Tolong salin kembali sebagian teks khotbah di bawah, mulai dari kata-kata "Teks leksionari hari" dan berhenti setelah "maupun oleh Yesus.". Ganti "Teks leksionari" dengan "Bacaan leksionari".

## Teks Halaman
+===+

Minggu I dalam Masa Prapaska
Kejadian 2:15-17; 3:1-7 | Mazmur 32 | Roma 5:12-19 | Matius 4:1-11
Setiap orang memiliki
identitas. Sering kali kita menentukan identitas berdasarkan relasi kita dengan
orang lain. Misalnya, seseorang disebut kakek karena ia memiliki cucu.
Seseorang menjadi ayah karena ia memiliki anak. Begitu pun sebaliknya,
seseorang tidak dapat disebut ayah jika ia tidak memiliki anak atau tidak dapat
disebut kakak jika ia tidak memiliki adik. Namun demikian semua orang pasti
memiliki identitas berdasarkan relasi dengan sesamanya. Ini kita sebut sebagai
identitas relasional.
Teks leksionari hari ini,
khususnya Kejadian dan Matius, juga berbicara soal identitas relasional. Ini
terkait dengan pencobaan yang dialami baik oleh Adam dan Hawa maupun oleh Yesus.
Pencobaan yang ada dalam kedua teks ini seringkali dikaitkan dengan pencobaan
atas iman seseorang. Bagaimana Adam dan
Hawa dicobai sehingga mereka berada pada persimpangan di mana mereka harus
memilih untuk taat kepada Allah atau mengikuti perkataan si ular. Atau tentang
Yesus yang dicobai imannya ketika ia berpuasa selama 40 hari di padang gurun.
Pencobaan terhadap Yesus serta Adam dan Hawa tidak hanya berbicara soal
bagaimana mereka harus memilih di antara dua pilihan atau berada pada
persimpangan, melainkan soal identitas relasional mereka dengan Allah. Karena
itu sekalipun tema yang diberikan adalah “Iman di Persimpangan Jalan”, yang
menjadi fokus dalam khotbah ini justru adalah soal identitas relasional.
Dalam Kejadian dikisahkan
tentang Adam dan Hawa yang setelah mereka diperintahkan oleh Allah untuk tidak
memakan buah pohon pengetahuan yang baik dan yang jahat, digoda oleh ular untuk
memakan buah pohon tersebut. Sebenarnya si ular menggoda Adam dan Hawa dengan
perkataan yang tidak sepenuhnya salah. Ia berkata, “Sekali-kali kamu tidak akan
mati … pada waktu kamu memakannya matamu akan terbuka, dan kamu akan menjadi
seperti Allah, tahu tentang yang baik dan yang jahat.” Mengapa tidak sepenuhnya
salah? Secara fisik memang Adam dan Hawa tidak mati setelah memakan buah itu,
namun relasi mereka dengan Allah menjadi rusak. Mereka terpisah dari Allah,
Sang Sumber Kehidupan. Selain itu, mereka pun menjadi sama seperti Allah, namun
hanya dalam hal pengetahuan akan yang baik dan yang jahat. Di sinilah kelemahan
Adam dan Hawa, yang membuat mereka jatuh. Mereka ditawarkan oleh si ular sebuah
identitas yang baru yang membuat mereka ingin lebih dari apa yang seharusnya.

+===+

## Data
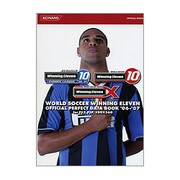 ウイニングイレブン公式完全データブック〈'06-'07〉(KONAMI OFFICIAL BOOKS) [単行本]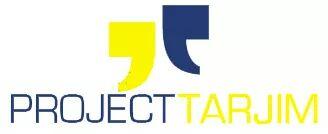 projecttarjim's profile picture. Founded on the basis of offering comfortable pricing to high end translated documents, Project Tarjim is the answer to modern day translation dilemmas.
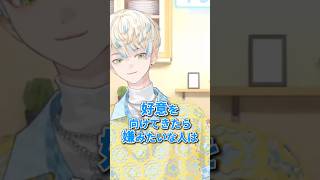 推しに対する個人的な理論を語る緋八マナ　#にじさんじ 　#にじさんじ切り抜き 　#緋八マナ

+===+

## Jawaban Tugas
Bacaan leksionari hari ini,
khususnya Kejadian dan Matius, juga berbicara soal identitas relasional. Ini
terkait dengan pencobaan yang dialami baik oleh Adam dan Hawa maupun oleh Yesus.